Temos motivos para comemorar, mas não vamos nos iludir, nos deixar embriagar pelo êxtase da vitória e esquecer alguns dados importantes. Esta foi, não só a eleição mais acirrada, mas também a mais suja da nossa história recente. Nunca um candidato da situação usou tão descaradamente a máquina pública para dirigir os rumos de um pleito.

Não bastassem as muitas ameaças de um possível cancelamento das eleições, caso seus interesses próprios não fossem atendidos. Recorreu vergonhosamente à compra de votos, através de incentivos e bondades de última hora. E ainda deu respaldo a operações mais que suspeitas da Polícia Rodoviária Federal na operação de vistorias no trânsito na região do Nordeste, justamente onde o Lula desfrutava de larga vantagem de votos. Nada disso adiantou, felizmente. Os eleitores reagiram com senso de cidadania e consciência política e, pelos próximos quatro anos, podemos respirar aliviados.

Mas eis o problema. Em 2026, viveremos o mesmo sufoco. É que a sanha bolsonarista foi previamente silenciada, mas não derrotada. É bom lembrar que uma semana antes, Roberto Jefferson, um dos principais apoiadores do presidente, tendo sua prisão decretada, recebeu a Polícia Federal a bala em sua casa. Feriu duas agentes. E na véspera da votação, outra bolsonarista, Carla Zambelli, uma deputada, saiu pelas ruas de São Paulo de arma na mão atrás de um cidadão negro exigindo reparação de alegadas ofensas. Nada disso teria acontecido sem o explícito culto das armas, tão difundido pelo atual presidente.

É duro de admitir, mas há uma verdade que não devemos mais ignorar: o fascismo se instalou na sociedade brasileira como um câncer difícil de ser extirpado. E não nos permitimos mais cometer a mesma distração a que nos deixamos levar nos festejos pelo fim do regime militar.

Na inocência das almas puras, acreditamos que a praga do autoritarismo estava enterrada com a retirada de cena dos generais que, desde 1964, mantiveram a Democracia subjugada pelos tacões das botinas. Iludidos pela falta de experiência, não percebemos que os tiranetes que germinaram nos porões da ditadura se camuflaram constrangidos sob a proteção de legendas partidárias. Mas, só estavam esperando uma ocasião favorável para assaltar de surpresa as instituições do poder.

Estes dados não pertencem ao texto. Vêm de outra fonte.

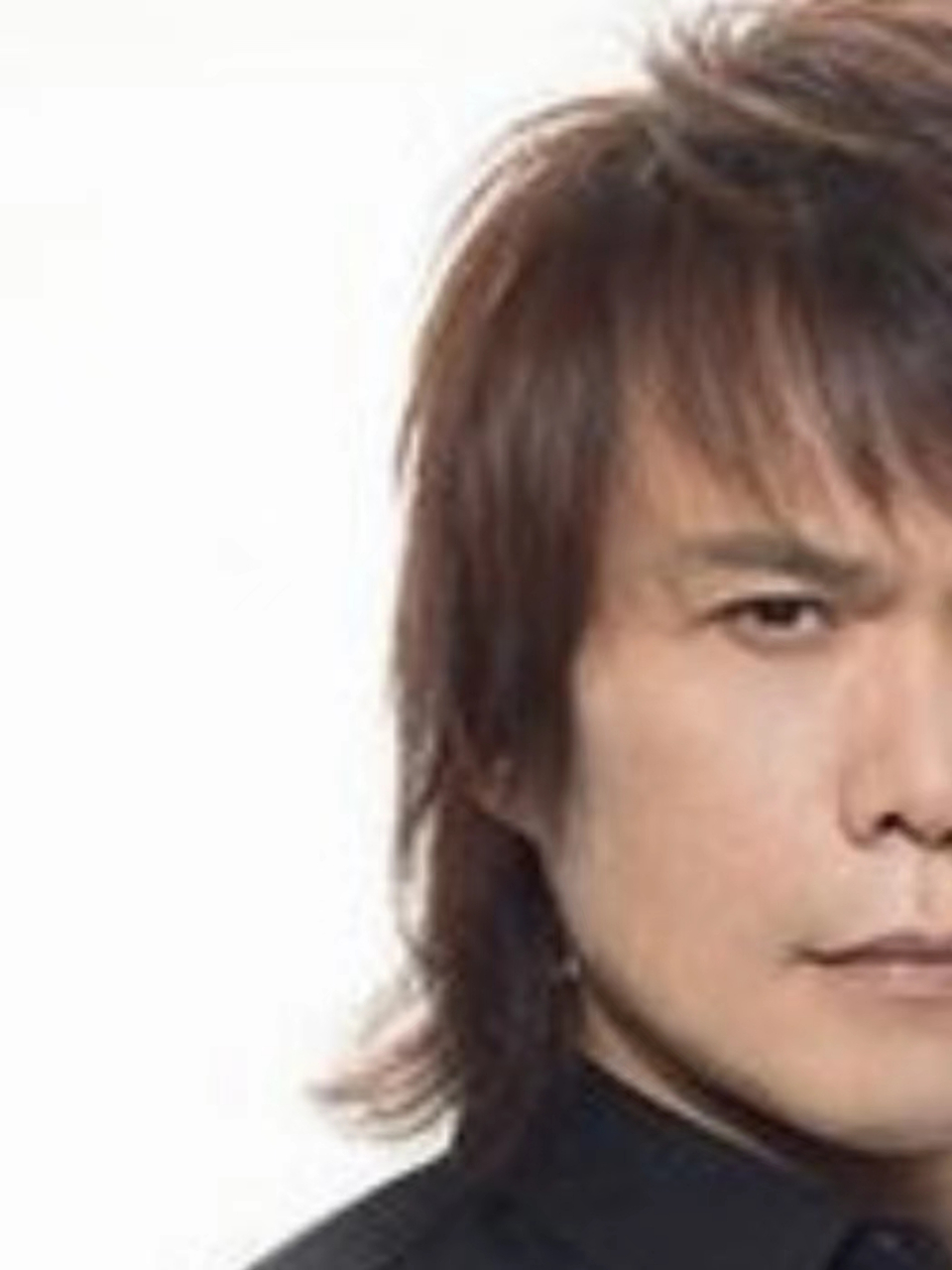 被人骂了,朋友发来这个表情是什么意思?#伍佰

Esse momento começou a se configurar em 2013. Uma sequência de acontecimentos cujo significado mais amplo ainda carece de elucidações pelos estudiosos da sociedade, mas que abriu as primeiras frestas para a irrupção dos novos fascistas brasileiros. A partir desse ponto, começou a formar-se uma trilha de ilegalidades que seguiu com a derrubada da presidente Dilma. Um golpe vergonhoso para o Congresso Nacional e que culminou com a prisão do Lula. Uma das manobras mais bizarras de um judiciário submisso a uma onda de punitivismo moralista que se espalhou pelo país. Contando com o incentivo da mídia, o oportunismo de políticos que vislumbraram novas possibilidades de ascensão e da ignorância generalizada que se deixou arrastar por uma das mais perversas campanhas difamatórias.

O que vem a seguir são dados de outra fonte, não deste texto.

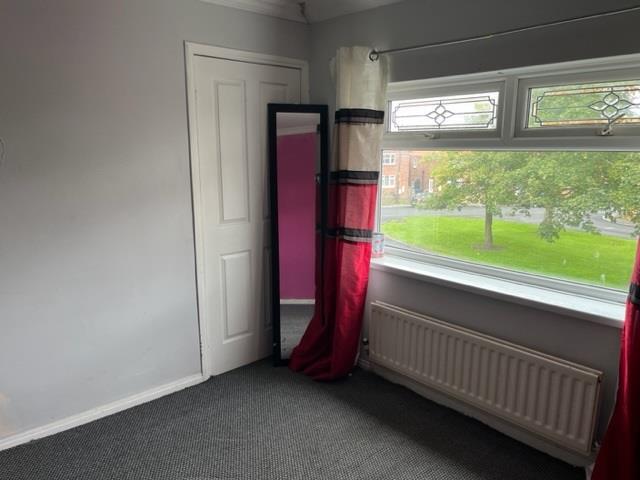 Bedroom2.jpg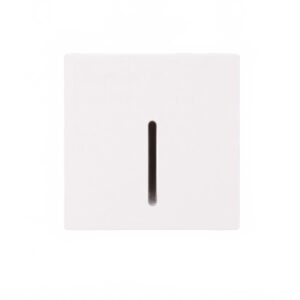 Kova Glyph 1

O resultado de tudo isso foi a eleição para presidente do indivíduo mais insano, mais desqualificado para o exercício de qualquer cargo público. Que fez do nosso país o alvo de chacota mundial. Ele próprio um pária no cenário internacional, só reconhecido por grotescos projetos de ditador, como Donald Trump.

Não há motivos para acreditar que essa horda de adoradores do fascismo vai se recolher pacificamente aos covis de onde saíram. Ao contrário, vai continuar nas ruas apontando armas para os adversários, a baba raivosa escorrendo pelos cantos da boca.

Já vai longe o tempo em que acreditávamos nas flores vencendo o canhão. Não há mais espaço para amadorismos, mas continuamos a usar as únicas armas que sabemos manusear para combater os tiranos: o voto, a consciência de sermos cidadãos políticos e a liberdade de escolha. Com esse arsenal, combateremos a ignorância, o obscurantismo, o fanatismo religioso e a insanidade autoritária. São as únicas armas legítimas numa democracia, mas o manejo delas precisa ser exercitado dia após dia, não só no período eleitoral.

Seguiremos treinando sem parar, até 2026!